Circulation around a rectangular contour

The closed contour is a square and its corner are at $$A(0,0), B(1,0), C(1,1), D(0,1)$$.
Circulation is given by $\Gamma =\int _{ABCD}udx + vdy$
$\Rightarrow\Gamma = \int_{A}^{B}udx + \int_{B}^{C}vdy+\int_{C}^{D}udx+\int_{D}^{A}vdy$
$=\int_{0}^{1}\left ( x^{2}+y \right )dx + \int_{0}^{1}\left ( x^{3}+2y \right )dy+\int_{1}^{0}\left ( x^{2}+ y \right )dx + \int_{1}^{0}\left ( x^{3}+2y \right )dy$ In the first integral, $$y=0$$, in second integral $$x=1$$, in the third integral, $$y=1$$ and in the fourth integral $$x=0$$.

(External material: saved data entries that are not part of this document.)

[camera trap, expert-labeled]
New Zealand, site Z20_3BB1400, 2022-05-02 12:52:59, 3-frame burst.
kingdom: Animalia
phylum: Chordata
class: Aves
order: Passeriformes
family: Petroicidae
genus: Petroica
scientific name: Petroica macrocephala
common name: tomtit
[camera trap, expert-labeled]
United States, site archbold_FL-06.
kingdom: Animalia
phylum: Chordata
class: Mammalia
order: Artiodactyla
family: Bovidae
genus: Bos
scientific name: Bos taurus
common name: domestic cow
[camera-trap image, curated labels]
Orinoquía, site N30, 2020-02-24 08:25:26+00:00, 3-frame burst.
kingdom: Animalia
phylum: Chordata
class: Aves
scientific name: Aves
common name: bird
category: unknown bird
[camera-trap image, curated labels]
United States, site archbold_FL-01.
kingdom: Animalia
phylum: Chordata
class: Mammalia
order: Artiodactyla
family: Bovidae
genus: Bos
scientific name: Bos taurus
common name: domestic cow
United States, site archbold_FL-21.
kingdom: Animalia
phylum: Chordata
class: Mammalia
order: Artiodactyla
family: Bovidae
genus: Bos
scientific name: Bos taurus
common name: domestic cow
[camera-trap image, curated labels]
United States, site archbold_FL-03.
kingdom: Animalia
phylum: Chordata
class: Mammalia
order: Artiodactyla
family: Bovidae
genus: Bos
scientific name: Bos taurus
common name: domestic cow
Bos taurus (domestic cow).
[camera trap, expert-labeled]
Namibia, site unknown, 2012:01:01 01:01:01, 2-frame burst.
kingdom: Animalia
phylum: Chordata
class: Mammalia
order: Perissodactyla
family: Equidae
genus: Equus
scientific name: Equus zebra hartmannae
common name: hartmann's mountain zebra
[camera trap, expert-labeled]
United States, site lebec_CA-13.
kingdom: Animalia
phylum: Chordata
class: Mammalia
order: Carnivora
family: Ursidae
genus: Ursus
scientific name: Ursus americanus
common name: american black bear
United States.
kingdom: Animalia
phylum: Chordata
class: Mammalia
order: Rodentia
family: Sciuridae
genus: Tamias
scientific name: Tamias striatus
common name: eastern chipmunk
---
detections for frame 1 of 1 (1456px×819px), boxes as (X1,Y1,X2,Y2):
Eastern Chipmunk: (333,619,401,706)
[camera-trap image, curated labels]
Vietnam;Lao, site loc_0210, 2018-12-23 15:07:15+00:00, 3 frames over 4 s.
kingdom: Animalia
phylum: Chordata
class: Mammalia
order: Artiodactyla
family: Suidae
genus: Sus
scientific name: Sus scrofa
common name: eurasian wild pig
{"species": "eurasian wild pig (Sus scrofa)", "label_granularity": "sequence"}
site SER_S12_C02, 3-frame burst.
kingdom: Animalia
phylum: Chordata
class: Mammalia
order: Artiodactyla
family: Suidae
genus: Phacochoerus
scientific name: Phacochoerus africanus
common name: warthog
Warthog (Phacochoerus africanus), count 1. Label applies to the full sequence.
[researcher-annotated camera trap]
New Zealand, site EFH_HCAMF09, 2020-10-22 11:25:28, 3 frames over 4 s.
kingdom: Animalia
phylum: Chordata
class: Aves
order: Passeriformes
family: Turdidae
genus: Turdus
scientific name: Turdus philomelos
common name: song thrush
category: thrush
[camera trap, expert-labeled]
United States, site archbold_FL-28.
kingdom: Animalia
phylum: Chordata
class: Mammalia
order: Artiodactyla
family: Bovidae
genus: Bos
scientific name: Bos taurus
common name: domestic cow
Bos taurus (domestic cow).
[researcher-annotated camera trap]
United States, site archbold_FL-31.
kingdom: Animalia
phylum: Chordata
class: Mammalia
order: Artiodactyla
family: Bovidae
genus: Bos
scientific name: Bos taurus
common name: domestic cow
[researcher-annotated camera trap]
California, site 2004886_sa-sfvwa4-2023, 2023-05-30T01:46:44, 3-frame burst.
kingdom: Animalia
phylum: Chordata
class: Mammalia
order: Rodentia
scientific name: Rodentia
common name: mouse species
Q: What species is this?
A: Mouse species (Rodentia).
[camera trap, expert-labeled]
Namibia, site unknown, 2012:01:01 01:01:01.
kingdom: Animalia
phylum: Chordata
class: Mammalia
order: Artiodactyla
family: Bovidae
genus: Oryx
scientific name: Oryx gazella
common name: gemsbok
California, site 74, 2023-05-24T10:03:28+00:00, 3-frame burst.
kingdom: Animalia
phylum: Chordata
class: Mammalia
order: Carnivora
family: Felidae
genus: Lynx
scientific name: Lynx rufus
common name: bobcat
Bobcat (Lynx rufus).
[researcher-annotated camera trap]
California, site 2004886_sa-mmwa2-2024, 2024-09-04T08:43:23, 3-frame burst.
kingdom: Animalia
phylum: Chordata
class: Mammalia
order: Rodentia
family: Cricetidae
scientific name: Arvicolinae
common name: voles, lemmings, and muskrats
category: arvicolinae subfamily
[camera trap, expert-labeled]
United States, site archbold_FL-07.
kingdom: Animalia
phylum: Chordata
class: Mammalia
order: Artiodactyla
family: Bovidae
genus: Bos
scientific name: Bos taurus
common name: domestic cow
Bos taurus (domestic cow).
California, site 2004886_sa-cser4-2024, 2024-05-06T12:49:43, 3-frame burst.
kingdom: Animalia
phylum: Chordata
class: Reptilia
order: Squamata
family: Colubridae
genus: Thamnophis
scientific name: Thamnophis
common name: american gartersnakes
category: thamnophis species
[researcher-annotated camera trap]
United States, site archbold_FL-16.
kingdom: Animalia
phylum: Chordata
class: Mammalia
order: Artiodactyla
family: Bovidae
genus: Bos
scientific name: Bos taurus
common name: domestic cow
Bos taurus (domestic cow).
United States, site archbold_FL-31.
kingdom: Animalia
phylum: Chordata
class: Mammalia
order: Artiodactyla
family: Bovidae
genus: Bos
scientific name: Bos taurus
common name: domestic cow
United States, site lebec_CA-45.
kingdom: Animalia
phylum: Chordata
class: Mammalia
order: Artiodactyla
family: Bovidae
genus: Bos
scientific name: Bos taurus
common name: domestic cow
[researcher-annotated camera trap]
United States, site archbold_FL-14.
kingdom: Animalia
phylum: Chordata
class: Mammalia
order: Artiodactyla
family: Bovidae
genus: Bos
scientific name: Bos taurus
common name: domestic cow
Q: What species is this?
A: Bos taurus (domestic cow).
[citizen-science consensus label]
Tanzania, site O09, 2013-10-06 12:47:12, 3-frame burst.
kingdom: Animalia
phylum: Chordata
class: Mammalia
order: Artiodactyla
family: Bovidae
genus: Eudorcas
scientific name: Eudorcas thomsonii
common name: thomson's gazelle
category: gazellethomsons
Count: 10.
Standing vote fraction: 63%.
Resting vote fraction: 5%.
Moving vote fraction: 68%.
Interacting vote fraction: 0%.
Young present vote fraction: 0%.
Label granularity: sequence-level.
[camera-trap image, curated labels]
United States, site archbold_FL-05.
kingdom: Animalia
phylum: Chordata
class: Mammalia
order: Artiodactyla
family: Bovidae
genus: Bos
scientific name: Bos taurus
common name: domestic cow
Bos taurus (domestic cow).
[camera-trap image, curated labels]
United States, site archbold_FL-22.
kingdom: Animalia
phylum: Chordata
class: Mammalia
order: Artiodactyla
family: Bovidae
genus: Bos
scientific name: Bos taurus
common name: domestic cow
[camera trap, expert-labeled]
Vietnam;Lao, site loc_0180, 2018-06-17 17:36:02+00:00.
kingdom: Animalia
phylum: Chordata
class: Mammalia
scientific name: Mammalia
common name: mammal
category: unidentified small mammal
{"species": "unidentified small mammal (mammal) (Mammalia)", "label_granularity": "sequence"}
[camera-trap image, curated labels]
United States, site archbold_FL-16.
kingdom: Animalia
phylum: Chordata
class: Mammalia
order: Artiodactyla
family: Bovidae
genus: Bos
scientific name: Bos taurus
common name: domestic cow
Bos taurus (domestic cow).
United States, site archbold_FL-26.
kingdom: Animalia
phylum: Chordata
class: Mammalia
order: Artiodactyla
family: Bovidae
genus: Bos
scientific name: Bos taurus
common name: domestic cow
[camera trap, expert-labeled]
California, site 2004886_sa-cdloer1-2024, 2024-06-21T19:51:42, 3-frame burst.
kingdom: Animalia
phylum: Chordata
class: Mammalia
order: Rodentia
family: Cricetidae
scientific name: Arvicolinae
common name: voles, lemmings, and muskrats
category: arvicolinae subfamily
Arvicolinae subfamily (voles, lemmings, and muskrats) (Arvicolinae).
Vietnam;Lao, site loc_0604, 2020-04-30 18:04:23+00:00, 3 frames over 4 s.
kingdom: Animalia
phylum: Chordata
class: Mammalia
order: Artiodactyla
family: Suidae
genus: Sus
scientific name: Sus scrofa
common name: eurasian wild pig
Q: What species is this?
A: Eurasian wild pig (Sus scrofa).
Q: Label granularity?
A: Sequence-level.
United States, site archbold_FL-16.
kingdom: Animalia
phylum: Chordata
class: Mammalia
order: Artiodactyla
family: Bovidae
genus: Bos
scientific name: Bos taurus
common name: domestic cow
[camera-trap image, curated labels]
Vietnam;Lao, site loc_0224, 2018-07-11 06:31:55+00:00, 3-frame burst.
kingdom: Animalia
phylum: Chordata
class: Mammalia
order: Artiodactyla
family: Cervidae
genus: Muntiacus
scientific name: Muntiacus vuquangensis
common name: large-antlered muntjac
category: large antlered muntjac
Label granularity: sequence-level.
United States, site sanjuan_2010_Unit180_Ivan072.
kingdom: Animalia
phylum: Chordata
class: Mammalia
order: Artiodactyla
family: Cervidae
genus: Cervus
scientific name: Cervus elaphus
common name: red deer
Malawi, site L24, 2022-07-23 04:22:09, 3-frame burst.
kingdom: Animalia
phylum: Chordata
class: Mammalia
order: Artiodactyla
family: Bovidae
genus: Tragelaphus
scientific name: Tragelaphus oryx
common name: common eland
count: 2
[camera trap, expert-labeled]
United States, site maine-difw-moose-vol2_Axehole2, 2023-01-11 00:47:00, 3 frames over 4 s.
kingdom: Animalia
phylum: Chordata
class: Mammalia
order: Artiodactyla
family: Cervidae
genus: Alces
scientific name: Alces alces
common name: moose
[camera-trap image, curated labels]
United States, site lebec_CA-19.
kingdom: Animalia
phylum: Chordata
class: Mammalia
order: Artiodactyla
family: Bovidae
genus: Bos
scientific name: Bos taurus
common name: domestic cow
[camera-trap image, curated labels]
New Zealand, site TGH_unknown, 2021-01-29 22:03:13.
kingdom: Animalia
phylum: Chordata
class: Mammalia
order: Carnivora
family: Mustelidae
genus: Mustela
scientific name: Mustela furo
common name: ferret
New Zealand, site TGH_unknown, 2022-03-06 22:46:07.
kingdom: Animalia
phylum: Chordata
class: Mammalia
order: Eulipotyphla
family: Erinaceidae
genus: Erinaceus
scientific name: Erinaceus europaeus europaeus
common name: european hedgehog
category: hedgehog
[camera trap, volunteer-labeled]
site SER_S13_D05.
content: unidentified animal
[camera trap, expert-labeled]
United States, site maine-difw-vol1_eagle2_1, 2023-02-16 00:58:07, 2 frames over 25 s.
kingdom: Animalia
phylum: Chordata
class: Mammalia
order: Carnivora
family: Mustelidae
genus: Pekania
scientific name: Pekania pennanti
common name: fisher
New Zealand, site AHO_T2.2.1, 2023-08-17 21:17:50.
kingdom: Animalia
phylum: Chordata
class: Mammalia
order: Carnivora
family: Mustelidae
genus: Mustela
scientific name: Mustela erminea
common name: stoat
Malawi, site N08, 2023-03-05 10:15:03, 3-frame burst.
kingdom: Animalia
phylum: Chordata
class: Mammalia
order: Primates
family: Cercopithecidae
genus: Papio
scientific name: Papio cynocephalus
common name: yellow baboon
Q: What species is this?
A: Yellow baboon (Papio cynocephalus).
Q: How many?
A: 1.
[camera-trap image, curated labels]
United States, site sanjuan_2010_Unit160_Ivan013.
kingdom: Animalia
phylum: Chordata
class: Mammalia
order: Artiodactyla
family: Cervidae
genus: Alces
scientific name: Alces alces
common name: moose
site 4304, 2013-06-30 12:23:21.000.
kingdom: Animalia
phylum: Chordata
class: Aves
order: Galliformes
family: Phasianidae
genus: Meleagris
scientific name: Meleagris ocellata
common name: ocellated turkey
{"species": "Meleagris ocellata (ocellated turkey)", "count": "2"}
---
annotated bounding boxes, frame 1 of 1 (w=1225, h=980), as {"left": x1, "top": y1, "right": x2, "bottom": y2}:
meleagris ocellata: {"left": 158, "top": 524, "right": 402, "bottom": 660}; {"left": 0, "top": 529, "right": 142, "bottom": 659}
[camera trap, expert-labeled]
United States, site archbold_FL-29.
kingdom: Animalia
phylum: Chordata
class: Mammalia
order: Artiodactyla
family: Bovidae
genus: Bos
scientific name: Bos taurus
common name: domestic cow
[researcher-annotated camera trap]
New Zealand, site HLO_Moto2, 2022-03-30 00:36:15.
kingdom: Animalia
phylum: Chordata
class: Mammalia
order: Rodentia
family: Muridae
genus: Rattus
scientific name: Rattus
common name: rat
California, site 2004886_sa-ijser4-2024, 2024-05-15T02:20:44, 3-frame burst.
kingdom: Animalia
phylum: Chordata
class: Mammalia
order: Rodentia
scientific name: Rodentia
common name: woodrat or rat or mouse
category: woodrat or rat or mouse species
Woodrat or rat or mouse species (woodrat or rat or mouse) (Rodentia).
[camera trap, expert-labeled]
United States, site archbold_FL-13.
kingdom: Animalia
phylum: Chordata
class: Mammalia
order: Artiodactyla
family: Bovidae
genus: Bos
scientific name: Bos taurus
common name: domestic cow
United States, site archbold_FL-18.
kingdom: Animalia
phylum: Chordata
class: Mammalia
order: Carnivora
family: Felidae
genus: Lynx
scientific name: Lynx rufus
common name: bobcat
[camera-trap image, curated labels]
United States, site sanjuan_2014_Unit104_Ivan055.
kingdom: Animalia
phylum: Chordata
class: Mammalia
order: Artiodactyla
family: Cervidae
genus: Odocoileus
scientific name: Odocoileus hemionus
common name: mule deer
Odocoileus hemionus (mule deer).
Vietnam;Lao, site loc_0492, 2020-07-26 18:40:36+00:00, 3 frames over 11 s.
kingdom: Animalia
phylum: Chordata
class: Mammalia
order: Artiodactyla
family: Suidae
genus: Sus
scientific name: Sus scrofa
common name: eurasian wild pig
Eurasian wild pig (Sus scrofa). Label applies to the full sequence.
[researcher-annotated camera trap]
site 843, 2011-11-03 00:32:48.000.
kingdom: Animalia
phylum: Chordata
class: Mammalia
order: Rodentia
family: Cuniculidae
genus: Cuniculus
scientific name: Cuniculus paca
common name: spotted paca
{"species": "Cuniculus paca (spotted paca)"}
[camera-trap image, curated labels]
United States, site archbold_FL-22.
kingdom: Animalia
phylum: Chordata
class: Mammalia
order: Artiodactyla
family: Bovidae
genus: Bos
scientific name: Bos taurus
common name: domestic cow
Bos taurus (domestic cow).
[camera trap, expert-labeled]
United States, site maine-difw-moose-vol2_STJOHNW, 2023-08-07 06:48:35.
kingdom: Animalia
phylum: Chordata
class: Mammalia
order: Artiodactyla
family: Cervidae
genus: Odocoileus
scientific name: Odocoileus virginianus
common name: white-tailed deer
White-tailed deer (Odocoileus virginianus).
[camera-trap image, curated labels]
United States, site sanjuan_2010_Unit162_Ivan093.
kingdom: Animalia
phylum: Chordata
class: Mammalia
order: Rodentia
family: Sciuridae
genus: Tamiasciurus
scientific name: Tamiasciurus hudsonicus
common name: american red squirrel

$=\int_{0}^{1}\left ( x^{2} \right )dx + \int_{0}^{1}\left ( 1 + 2y \right )dy + \int_{1}^{0}\left ( x^{2} + 1 \right )dx + \int_{1}^{0}\left ( 2y \right ) dy$
$=\left | \frac{x^{3}}{3} \right |_{0}^{1}+\left | y+ \frac{2y^{2}}{2} \right |_{0}^{1}+\left | \frac{x^{3}}{3} + x \right |_{1}^{0}+\left | \frac{2y^{2}}{2} \right |_{1}^{0}$
$=\left [ \frac{1}{3} \right ]+\left [ 1+1 \right ]+\left [ -\frac{1}{3}-1 \right ]+\left [ -1 \right ]=0$

Answered on 30th April 2021.